Key Points About Shoulder and Arm Casts
- A shoulder and arm cast is a specialized cast that prevents excessive abduction and external shoulder rotation.
- Complications that can occur while wearing a shoulder and arm cast include compartment syndrome, infection, shoulder or arm stiffness, neurological injury, or heat injury.
- Your doctor will fit your shoulder and arm with a cast that has a soft protective layer against your skin and a hard-outer covering made of fiberglass or plaster.
- Your doctor will evaluate your case to determine how long you will need to wear the cast. Recovery will depend on the severity of your injury and complication of treatment.
What Conditions Would Require a Shoulder & Arm Cast?
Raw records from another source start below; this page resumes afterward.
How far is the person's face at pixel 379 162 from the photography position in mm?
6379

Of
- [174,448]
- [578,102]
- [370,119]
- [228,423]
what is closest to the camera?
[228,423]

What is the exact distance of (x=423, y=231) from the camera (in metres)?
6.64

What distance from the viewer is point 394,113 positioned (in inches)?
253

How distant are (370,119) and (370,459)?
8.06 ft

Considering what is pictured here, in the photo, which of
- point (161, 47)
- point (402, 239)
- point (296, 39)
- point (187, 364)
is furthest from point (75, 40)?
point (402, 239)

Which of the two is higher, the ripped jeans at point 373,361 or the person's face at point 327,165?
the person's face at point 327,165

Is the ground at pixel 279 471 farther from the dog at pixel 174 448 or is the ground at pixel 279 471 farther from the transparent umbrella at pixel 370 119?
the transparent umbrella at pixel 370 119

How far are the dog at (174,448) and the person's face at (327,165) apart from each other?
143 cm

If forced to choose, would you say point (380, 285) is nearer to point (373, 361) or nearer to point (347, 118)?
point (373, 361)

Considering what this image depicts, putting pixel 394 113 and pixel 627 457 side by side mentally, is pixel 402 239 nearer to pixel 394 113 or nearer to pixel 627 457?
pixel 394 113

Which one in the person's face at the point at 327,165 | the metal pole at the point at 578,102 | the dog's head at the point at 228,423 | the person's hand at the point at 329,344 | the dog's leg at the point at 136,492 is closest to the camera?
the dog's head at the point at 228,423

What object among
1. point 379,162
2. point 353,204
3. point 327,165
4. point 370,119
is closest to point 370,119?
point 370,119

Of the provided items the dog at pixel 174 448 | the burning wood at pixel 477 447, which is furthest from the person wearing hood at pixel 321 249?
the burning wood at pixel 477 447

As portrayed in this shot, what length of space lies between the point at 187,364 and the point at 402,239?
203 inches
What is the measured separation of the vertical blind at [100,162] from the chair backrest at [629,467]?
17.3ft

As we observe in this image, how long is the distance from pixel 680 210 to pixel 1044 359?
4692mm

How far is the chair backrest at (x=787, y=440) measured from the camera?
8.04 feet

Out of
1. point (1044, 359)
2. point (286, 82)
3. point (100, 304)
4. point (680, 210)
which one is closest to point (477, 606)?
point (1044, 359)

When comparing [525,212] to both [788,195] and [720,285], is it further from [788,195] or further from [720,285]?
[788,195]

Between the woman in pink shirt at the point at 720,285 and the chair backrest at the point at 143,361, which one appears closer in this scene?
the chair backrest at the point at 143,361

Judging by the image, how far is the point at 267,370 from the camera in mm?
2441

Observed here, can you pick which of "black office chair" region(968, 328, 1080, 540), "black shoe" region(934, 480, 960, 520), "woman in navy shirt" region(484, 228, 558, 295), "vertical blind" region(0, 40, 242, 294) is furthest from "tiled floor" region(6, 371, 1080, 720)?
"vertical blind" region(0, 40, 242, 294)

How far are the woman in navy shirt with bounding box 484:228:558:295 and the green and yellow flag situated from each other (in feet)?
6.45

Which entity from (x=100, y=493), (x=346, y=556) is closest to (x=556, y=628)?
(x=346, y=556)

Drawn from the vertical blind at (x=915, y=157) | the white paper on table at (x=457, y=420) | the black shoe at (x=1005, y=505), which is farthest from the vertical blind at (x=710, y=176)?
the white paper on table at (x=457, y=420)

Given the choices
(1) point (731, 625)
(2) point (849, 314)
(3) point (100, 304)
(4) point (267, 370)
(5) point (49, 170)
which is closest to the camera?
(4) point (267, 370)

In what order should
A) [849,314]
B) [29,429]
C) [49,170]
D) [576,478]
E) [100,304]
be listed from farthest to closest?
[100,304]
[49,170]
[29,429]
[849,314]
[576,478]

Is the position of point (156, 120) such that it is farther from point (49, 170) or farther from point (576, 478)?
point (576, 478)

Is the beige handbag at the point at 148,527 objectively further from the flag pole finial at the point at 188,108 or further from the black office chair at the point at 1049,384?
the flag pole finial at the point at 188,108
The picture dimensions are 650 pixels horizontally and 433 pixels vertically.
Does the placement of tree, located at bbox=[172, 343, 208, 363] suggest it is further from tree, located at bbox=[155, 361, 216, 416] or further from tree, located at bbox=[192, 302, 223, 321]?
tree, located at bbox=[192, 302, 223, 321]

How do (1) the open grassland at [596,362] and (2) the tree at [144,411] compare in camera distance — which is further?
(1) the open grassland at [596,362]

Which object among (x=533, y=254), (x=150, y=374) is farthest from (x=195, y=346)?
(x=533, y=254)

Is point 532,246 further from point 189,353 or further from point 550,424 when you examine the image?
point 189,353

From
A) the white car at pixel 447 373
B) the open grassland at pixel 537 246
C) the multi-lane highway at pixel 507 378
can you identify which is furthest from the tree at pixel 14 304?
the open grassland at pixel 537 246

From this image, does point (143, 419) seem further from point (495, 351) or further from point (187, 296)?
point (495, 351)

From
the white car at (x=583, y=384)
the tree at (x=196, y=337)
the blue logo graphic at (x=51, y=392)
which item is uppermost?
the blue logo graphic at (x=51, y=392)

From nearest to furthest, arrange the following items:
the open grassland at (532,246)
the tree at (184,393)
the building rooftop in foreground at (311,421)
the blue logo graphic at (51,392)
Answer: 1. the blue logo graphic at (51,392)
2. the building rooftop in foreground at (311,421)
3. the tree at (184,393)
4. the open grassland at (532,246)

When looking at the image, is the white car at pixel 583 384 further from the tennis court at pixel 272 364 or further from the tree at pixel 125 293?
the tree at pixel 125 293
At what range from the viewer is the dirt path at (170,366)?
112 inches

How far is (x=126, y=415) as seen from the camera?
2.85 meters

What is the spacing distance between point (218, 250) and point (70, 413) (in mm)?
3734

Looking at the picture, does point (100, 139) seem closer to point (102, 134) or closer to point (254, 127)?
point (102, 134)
A shoulder or arm cast is typically recommended to immobilize the shoulder or arm after a severe shoulder injury or surgery. Conditions that may require a cast include:
- Humerus fracture.
- Dislocated shoulder.
- Trauma to ball and socket joint.
A shoulder or arm cast may also be used to stabilize the shoulder after tendon transfer surgery.
Risks Associated with Wearing a Shoulder or Arm Cast
Complications can occur while wearing a shoulder & Arm Cast. Complications include:
- Compartment syndrome.
- Heat injury.
- Shoulder or arm stiffness.
- Neurological injury.
Preparing for a Shoulder & Arm Cast
In many cases, a shoulder and arm cast is put on after an accident, so you will not have time to prepare.
If the cast is being placed after a procedure, wear baggy clothes to the appointment to ensure they fit over the cast. Also, prepare your home to accommodate your limited ability to move with the cast. You may also need someone to drive you for a period.
What to Expect from a Shoulder & Arm Cast
You will awake as your doctor fits a cast on your shoulder or arm. The cast will be custom made for you and fitted to your body.
Your doctor will line your skin with cotton or synthetic materials to form a soft, comfortable lining. He or she will then build the outer cast from plaster or fiberglass to form a solid outer shell. The cast will harden and make it harder to move.
Your doctor will position the cast to hold the joint still above and below the injury. Because immobilizing the shoulder is more difficult than other body parts, the cast has to extend around the torso to provide the necessary support.
Recovery with a Shoulder & Arm Cast
You will wear a shoulder or arm cast for several weeks, so it must be comfortable. If your cast is rubbing against your skin, it can create sores. Talk to your doctor if you think your cast does not fit properly.
Guidelines to following during recovery:
- Do not get the cast wet.
- Try to avoid showers or baths.
- Take medications exactly as prescribed.
Your doctor will monitor your healing and remove the cast once the affected area has healed appropriately.